Did I mention how much I love the U.S.A., or more specifically Manhattan, so far? It’s so clean, it’s so controlled, it’s so… Special! I simply love this place. Cornell University is a wonderful place to be at, too. Awesome!

ALSA support in GNOME Volume Control: yes, it’s there! I finally pushed myself into installing the ultimate evil onto my computer ([*] yes, that’s ALSA), and (helped by Jan Schmidt) added some related stuff to the ALSA plugin to get GNOME Volume Control to recognize it correctly. Now everyone can sleep peacefully again, gone’s all regressions.

Did I mention that it looks horrible? See screenshot. Ohwell, we’re in UI freeze, I’ll rewrite the GNOME Volume Control in GNOME-2.8. :).

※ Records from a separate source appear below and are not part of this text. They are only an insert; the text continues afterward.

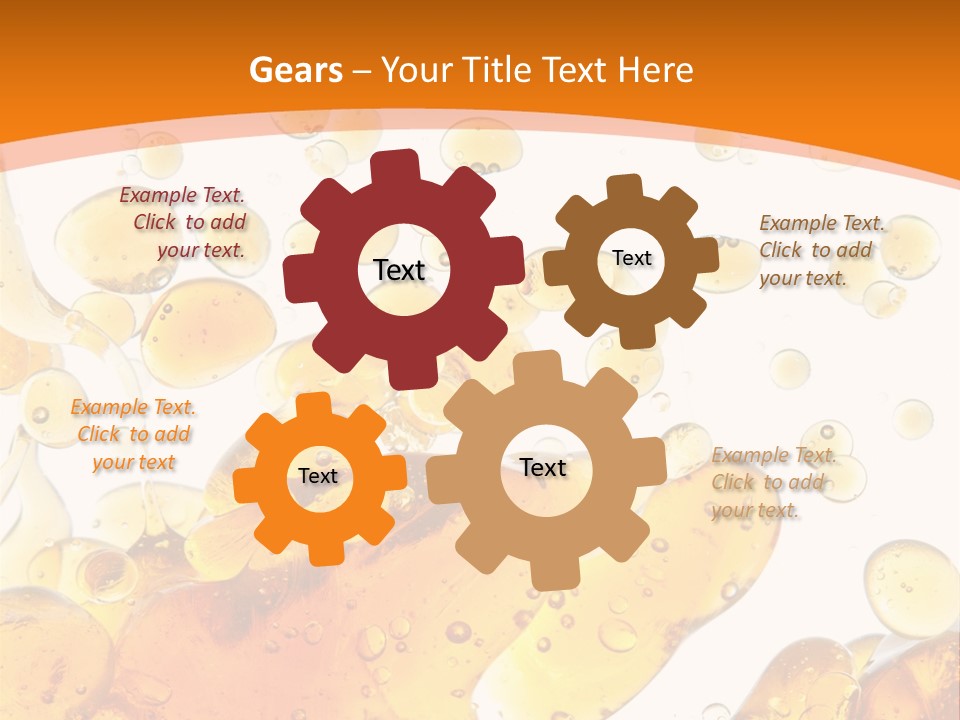 Gears – Your Title Text Here

Example Text. Click to add your text.

Text

Text

Example Text. Click to add your text.

Example Text. Click to add your text

Text

Text

Example Text. Click to add your text.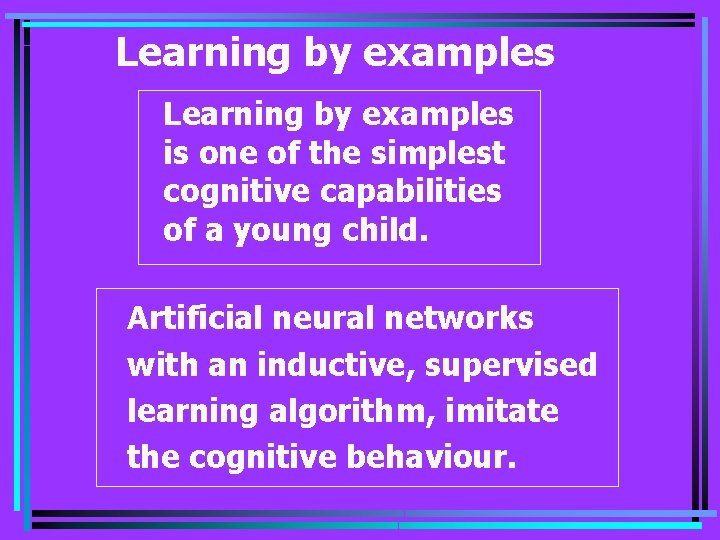 Learning by examples

Learning by examples is one of the simplest cognitive capabilities of a young child.

Artificial neural networks with an inductive, supervised learning algorithm, imitate the cognitive behaviour.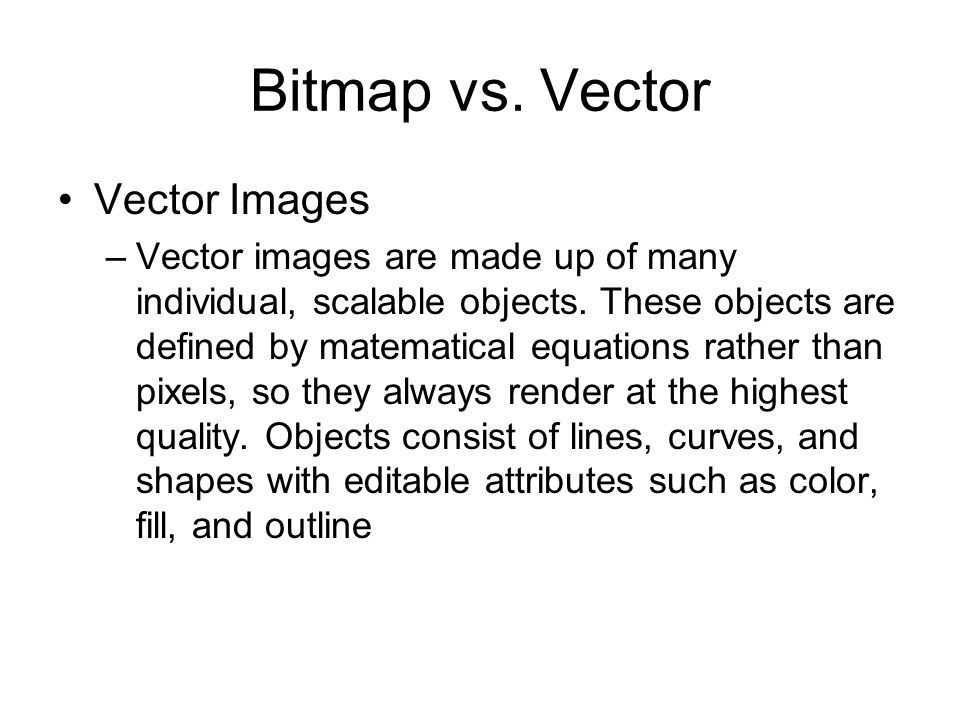 Bitmap vs. Vector

• Vector Images

– Vector images are made up of many individual, scalable objects. These objects are defined by matematical equations rather than pixels, so they always render at the highest quality. Objects consist of lines, curves, and shapes with editable attributes such as color, fill, and outline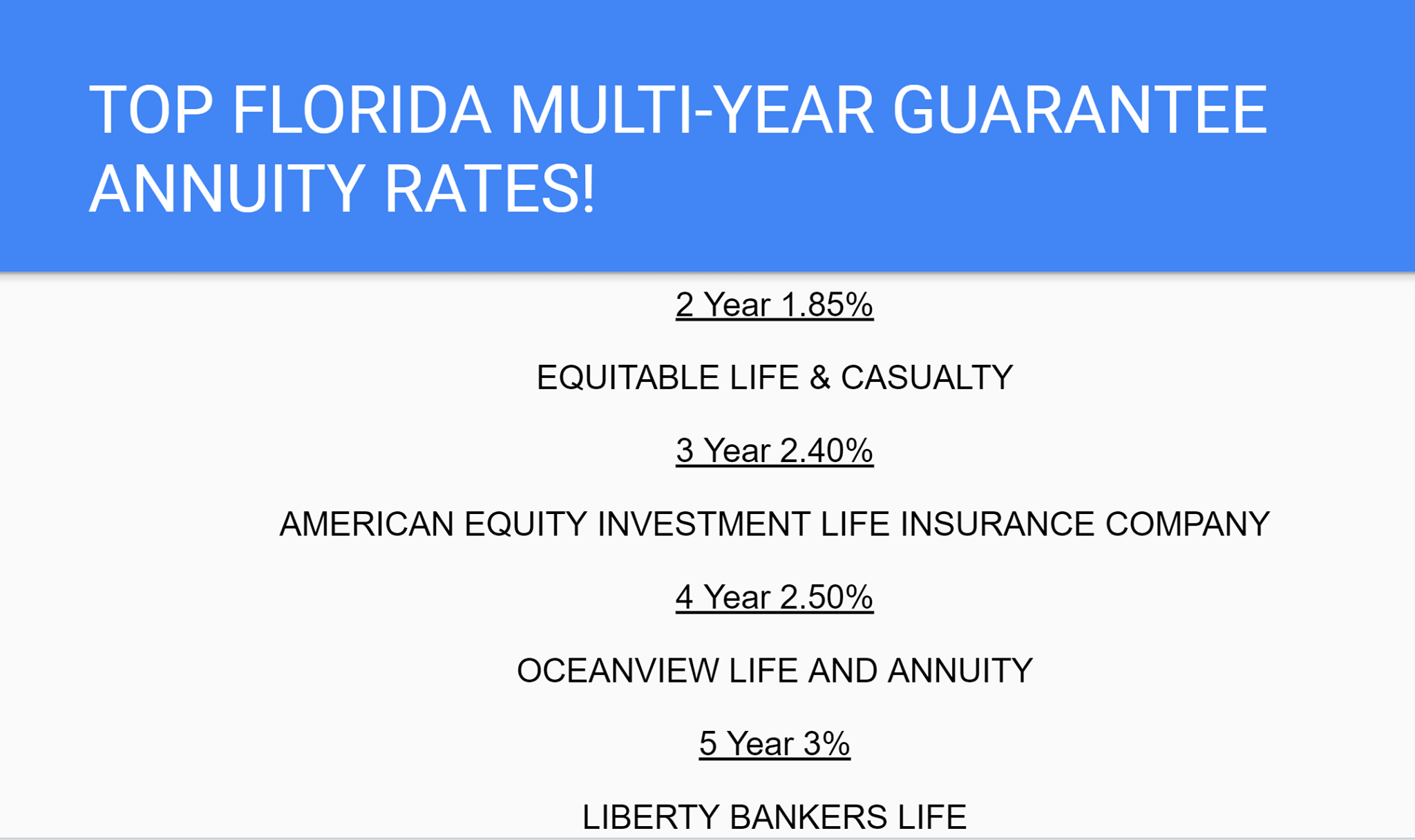 TOP FLORIDA MULTI-YEAR GUARANTEE ANNUITY RATES!

2 Year 1.85%

EQUITABLE LIFE & CASUALTY

3 Year 2.40%

AMERICAN EQUITY INVESTMENT LIFE INSURANCE COMPANY

4 Year 2.50%

OCEANVIEW LIFE AND ANNUITY

5 Year 3%

LIBERTY BANKERS LIFE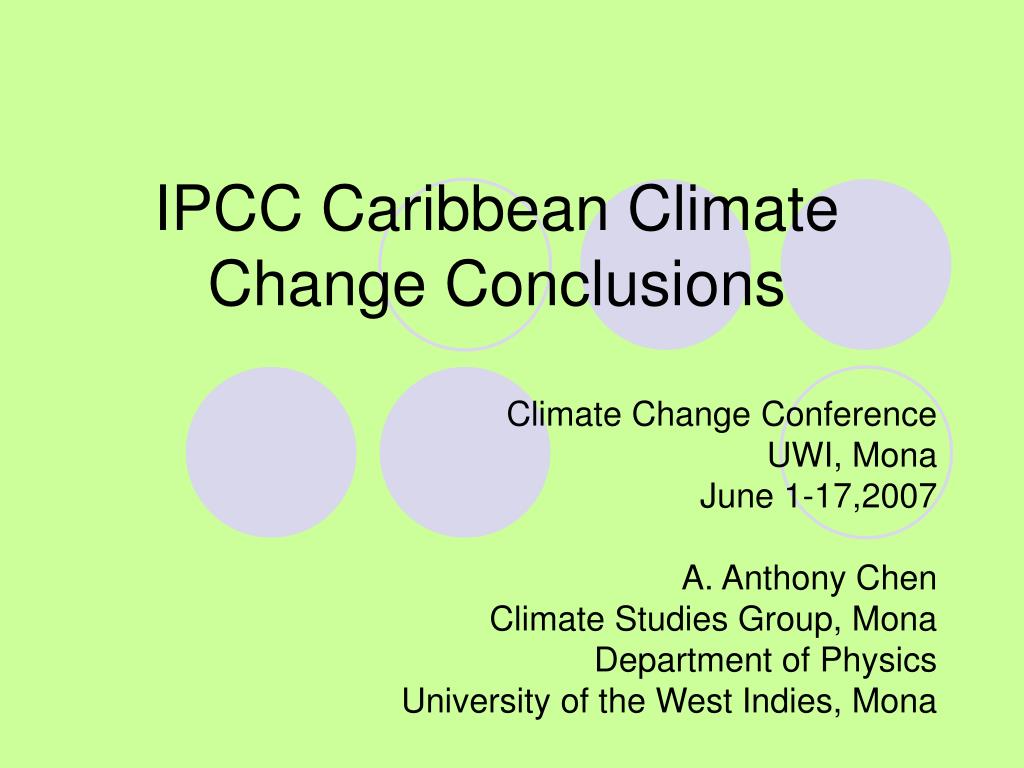 IPCC Caribbean Climate Change Conclusions

Climate Change Conference
UWI, Mona
June 1-17,2007

A. Anthony Chen
Climate Studies Group, Mona
Department of Physics
University of the West Indies, Mona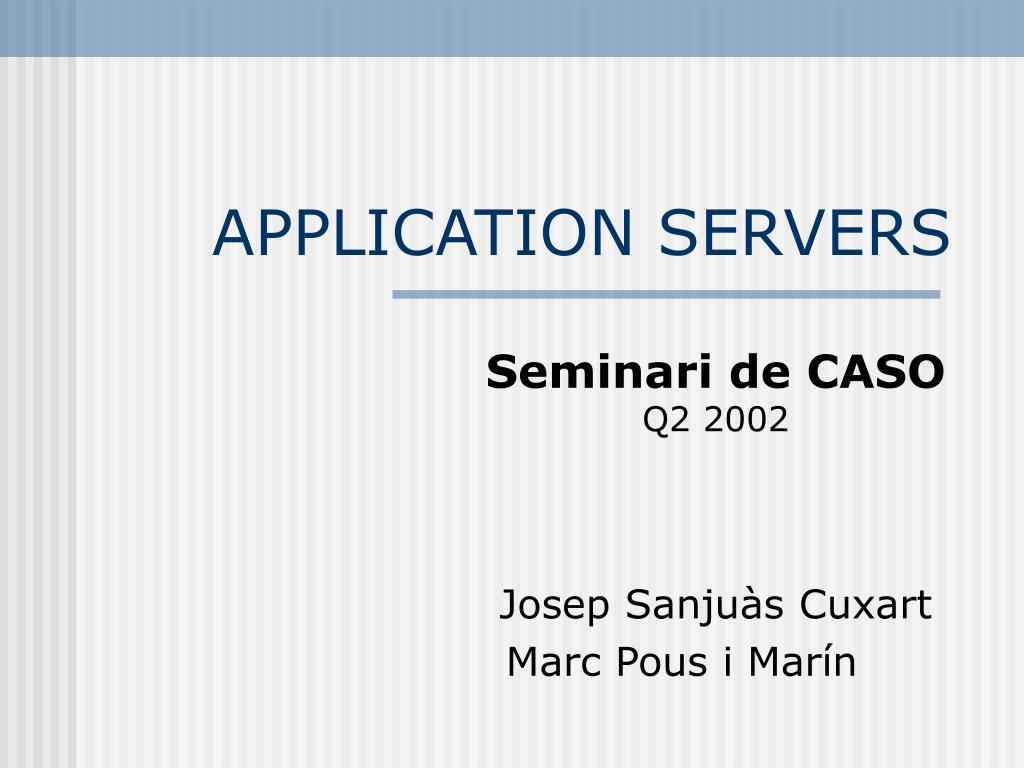 APPLICATION SERVERS

Seminari de CASO
Q2 2002

Josep Sanjuàs Cuxart
Marc Pous i Marín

[*] ALSA’s indeed the ultimate evil [**].
- it hides POSIX using something hideous called alsalib.
- it actually forces the use of this hideous thing by not documenting it’s kernel API and putting kernel driver bug workarounds into alsalib.
- it does assert()s on errors (how about nicely reporting an error back to the application so it can notify the user? How about standard errno? See GNOME bugzilla #134007).
- It “transparently” does software conversion. This is cool, except that it shouldn’t be the default. Unfortunately, the default device enables software conversion (default = plughw:0), thereby stimulating lousy application development.
- I feel like trolling.

[**] Next to terrorism, of course… See below.

Serious things: what can I say about Madrid? Nothing, I guess… Can I cry? No; this is beyond anything I can grasp… I’m currently in New York and visited Ground Zero last week. Why do people do this?